Russian convicted fraudster Sergei Mavrodi on Thursday offered to save Belarus's ailing economy by launching a new pyramid scheme in the ex-Soviet state.
In a video address to the country's president, Alexander Lukashenko, Mavrodi asks for "carte blanche" to end the rapid devaluation of the national currency and a growing foreign currency deficit.
The collapse of Mavrodi's 1990s MMM pyramid scheme cost millions of Russians their life savings. According to estimates, the scam attracted between two and five million investors, including a number of high-profile celebrities, who lost around $1.5 billion when it collapsed. Mavrodi was released from jail in 2007.
"Authorize the MMM scheme in Belarus...I'll stop inflation and the fall of the [Belarusian] ruble [exchange rate] in one or two months," he said.
"I did the same in 1994, when MMM curbed inflation [in Russia], when the situation was even worse.
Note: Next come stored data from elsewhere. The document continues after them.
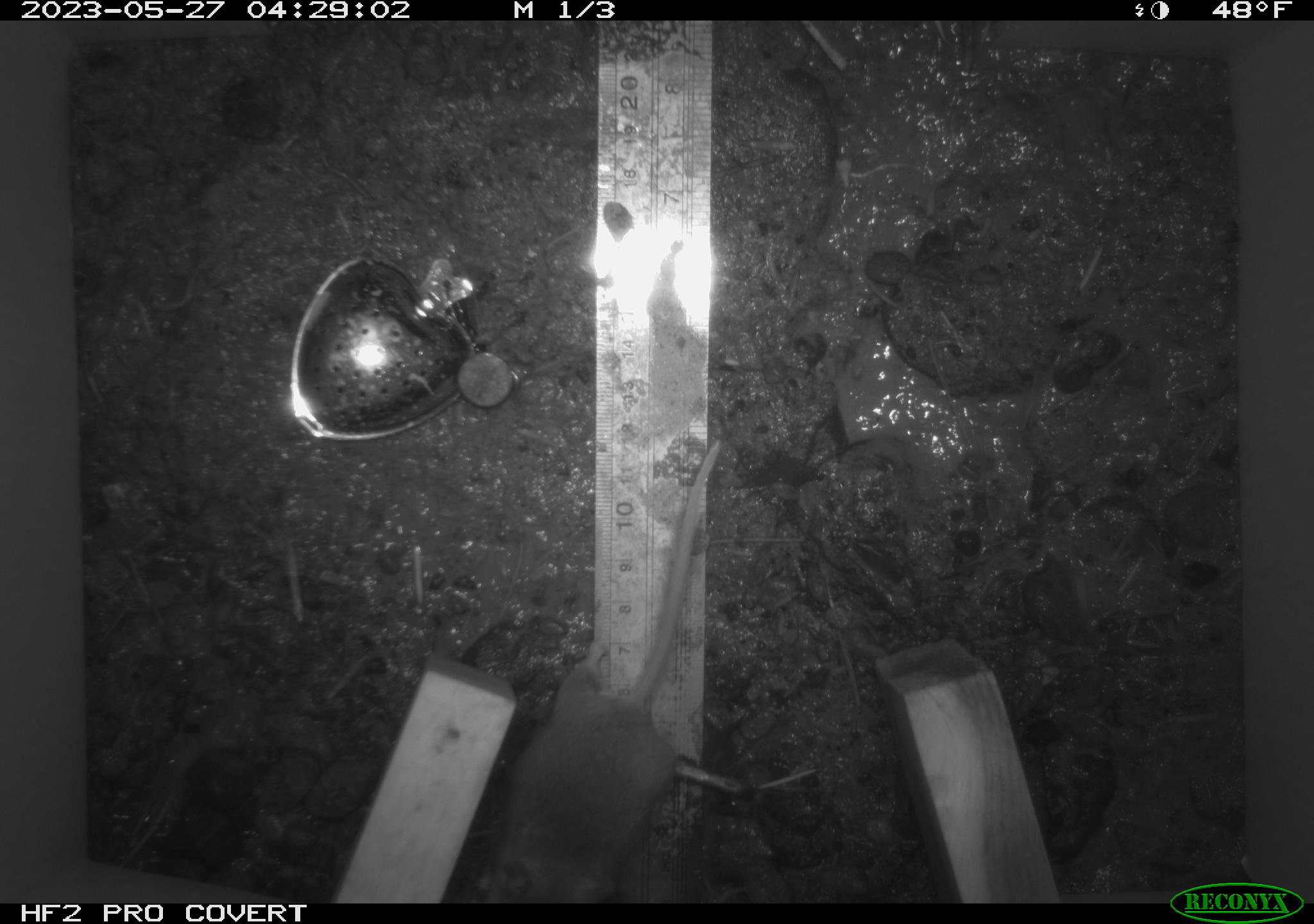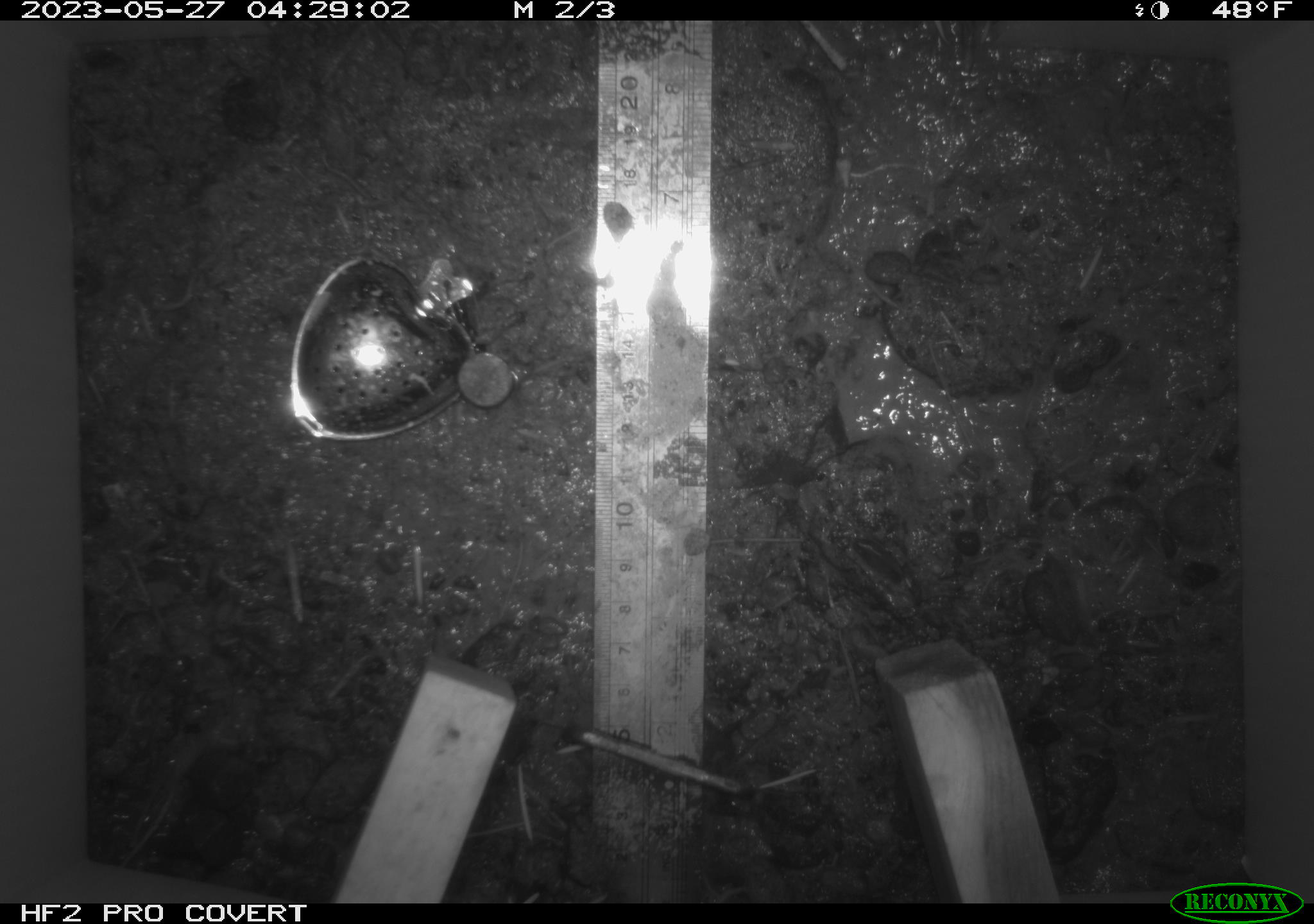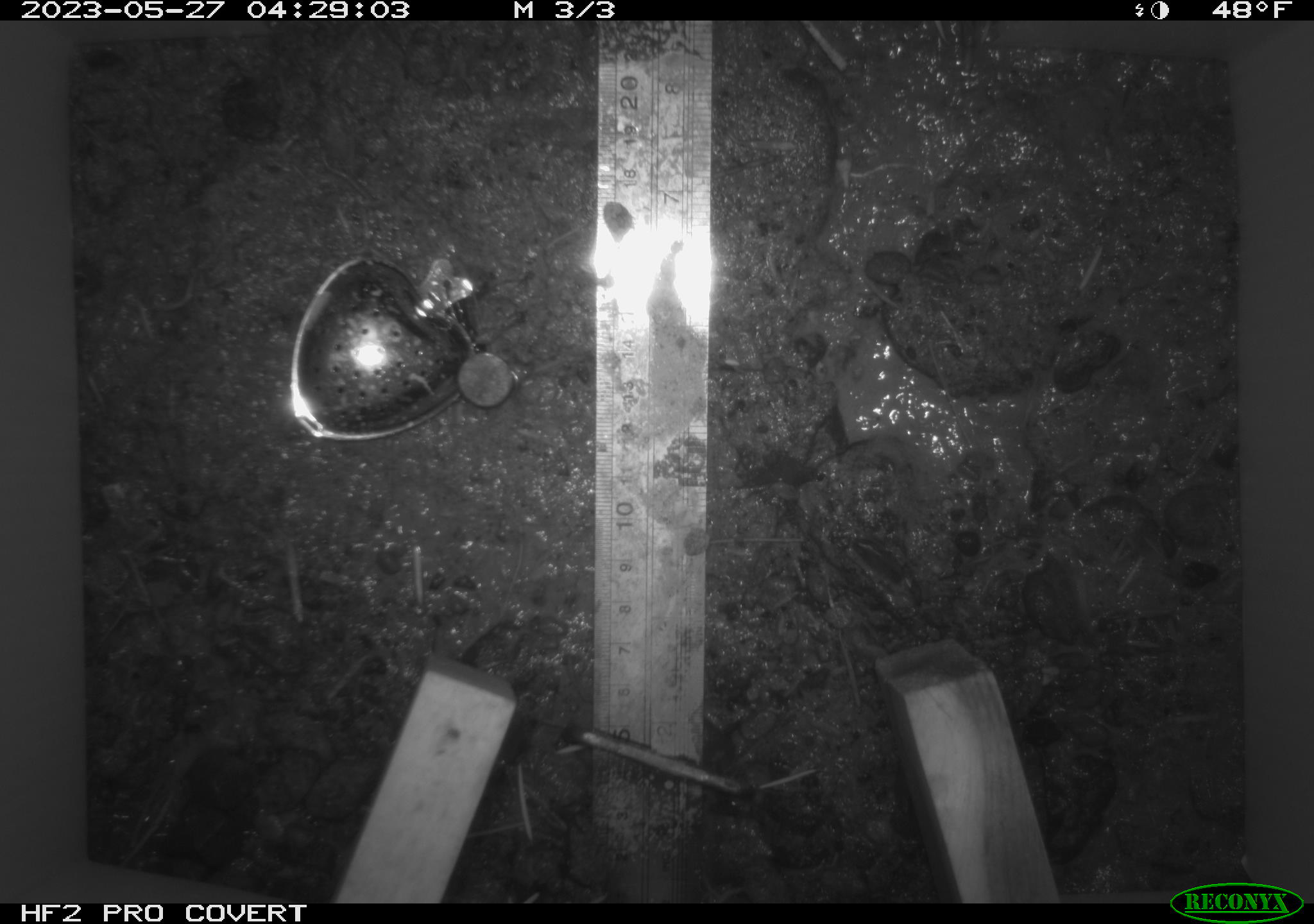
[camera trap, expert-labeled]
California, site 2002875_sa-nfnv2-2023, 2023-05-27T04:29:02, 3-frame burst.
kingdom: Animalia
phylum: Chordata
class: Mammalia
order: Rodentia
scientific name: Rodentia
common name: mouse species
Mouse species (Rodentia).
I have no doubts about my ability to do the same in Belarus," he added.
He also suggested that the Belarusian authorities issued short-term government bonds, similar to Russia's GKOs, introduced in 1993 to finance the budget deficit.
"For example, [bonds] with the yield of 100% a month and zero reliability for investors to buy bonds with high risk and high profit. This policy will allow you to attract investment you couldn't even dream of," he said.
"[Russia] survived for three years on GKO bonds, there were no other sources [of budget income]. It will give you a three-year grace, and a lot can be done in three years," Mavrodi added.